YOUR INSTRUCTIONS. Every record, apart from its pictures, should be repeated exactly.

MATERIAL FOR THE TASK.
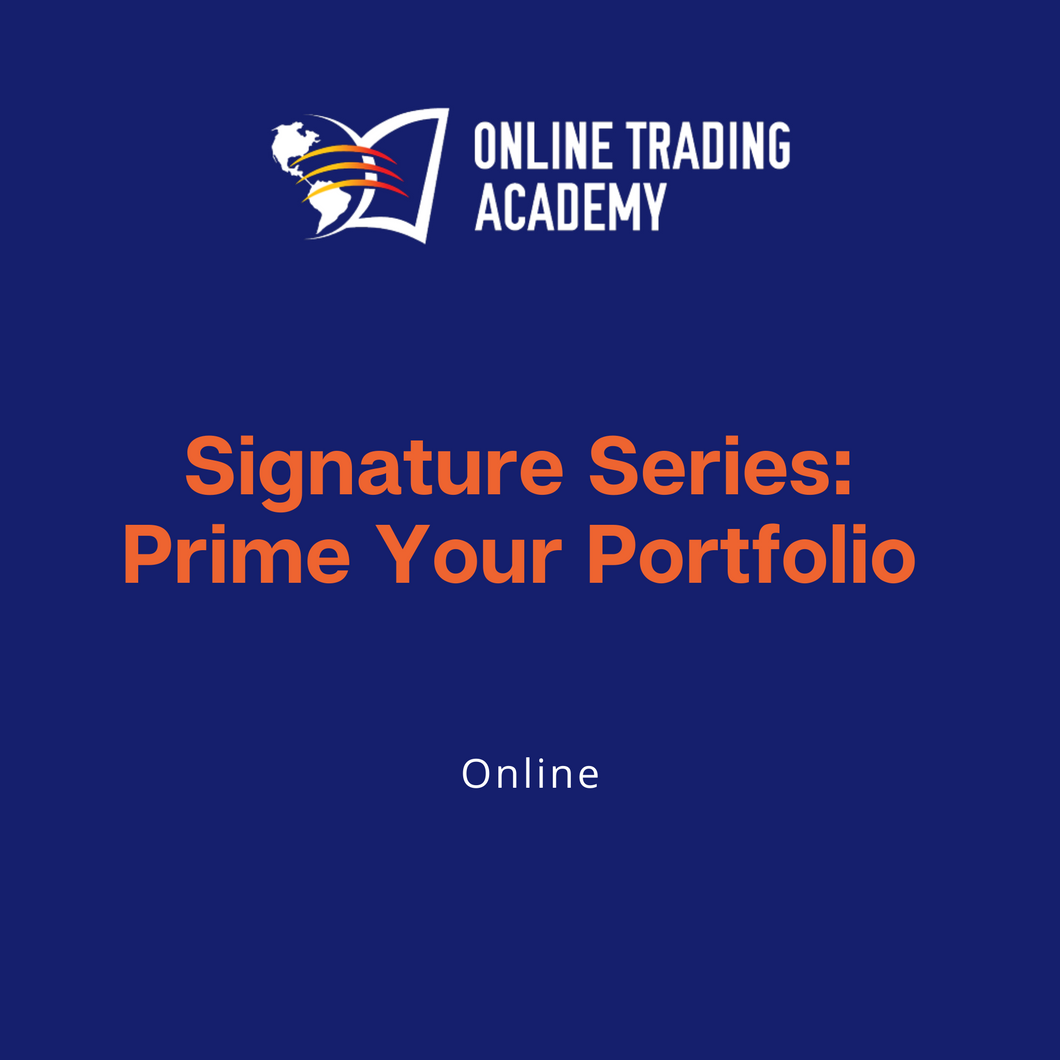 Signature Series: Prime Your Portfolio - Online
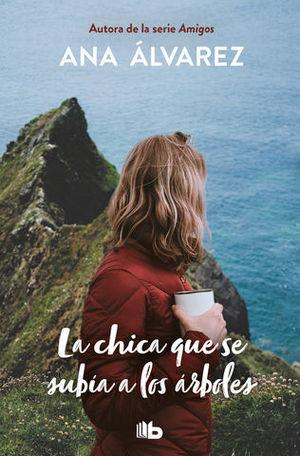LA CHICA QUE SE SUBIA A LOS ARBOLES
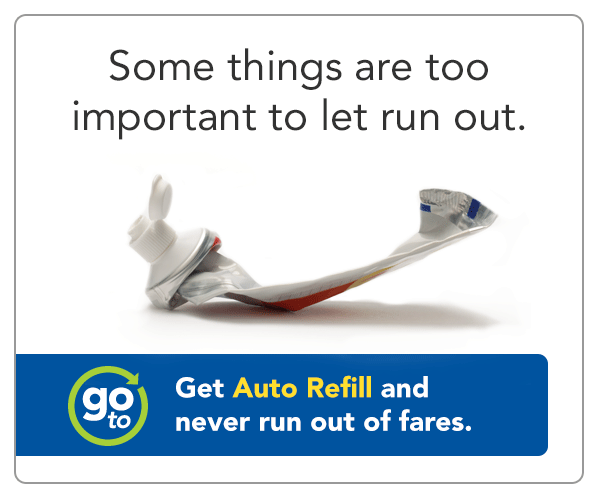 Some things are too important to let run out. Get Auto Refill and never run out of fares.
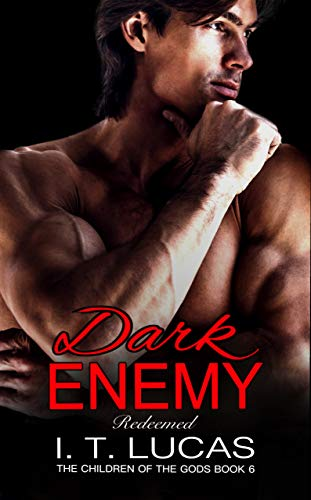 Dark Enemy Redeemed (The Children Of The Gods Paranormal Romance Series Book 6) ()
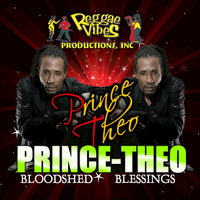 Bloodshed & Blessings — Prince Theo
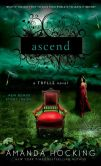 Book Cover Image. Title: Ascend (Trylle Trilogy #3), Author: Amanda Hocking
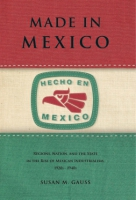 Cover image for Made in Mexico: Regions, Nation, and the State in the Rise of Mexican Industrialism, 1920s–1940s By Susan M. Gauss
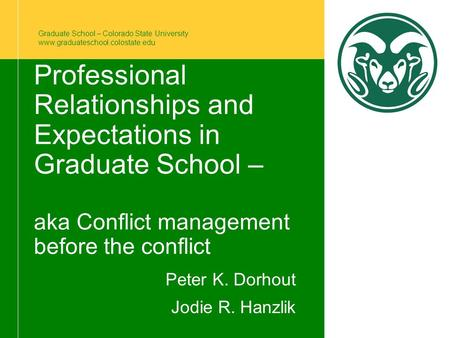 Graduate School – Colorado State University www.graduateschool.colostate.edu Professional Relationships and Expectations in Graduate School – aka Conflict.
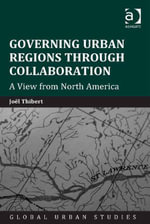 Governing Urban Regions Through Collaboration : A View from North America - Joël| Thibert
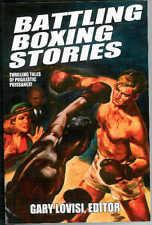 BATTLING BOXING STORIES, Gary Lovisi, ed., new US trade pb, great boxing tales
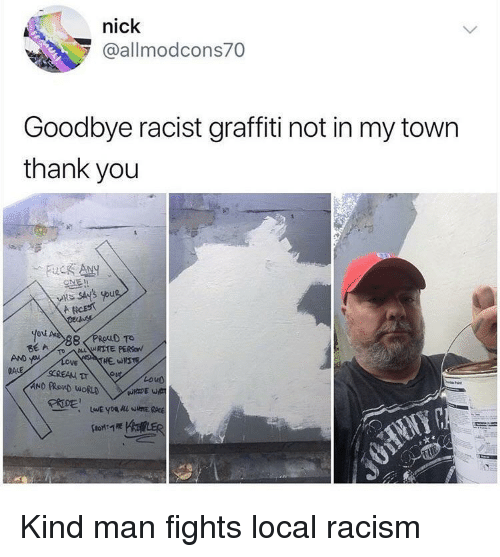 Graffiti, Racism, and Thank You: nick  @allmodcons70  Goodbye racist graffiti not in my town  thank you  uc Any  스토!!  you  AND  Loud Kind man fights local racism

SOLUTION.
 Signature Series: Prime Your Portfolio - Online
LA CHICA QUE SE SUBIA A LOS ARBOLES
 Some things are too important to let run out. Get Auto Refill and never run out of fares.
 Dark Enemy Redeemed (The Children Of The Gods Paranormal Romance Series Book 6) ()
 Bloodshed & Blessings — Prince Theo
 Book Cover Image. Title: Ascend (Trylle Trilogy #3), Author: Amanda Hocking
 Cover image for Made in Mexico: Regions, Nation, and the State in the Rise of Mexican Industrialism, 1920s–1940s By Susan M. Gauss
 Graduate School – Colorado State University www.graduateschool.colostate.edu Professional Relationships and Expectations in Graduate School – aka Conflict.
 Governing Urban Regions Through Collaboration : A View from North America - Joël| Thibert
 BATTLING BOXING STORIES, Gary Lovisi, ed., new US trade pb, great boxing tales
 Graffiti, Racism, and Thank You: nick  @allmodcons70  Goodbye racist graffiti not in my town  thank you  uc Any  스토!!  you  AND  Loud Kind man fights local racism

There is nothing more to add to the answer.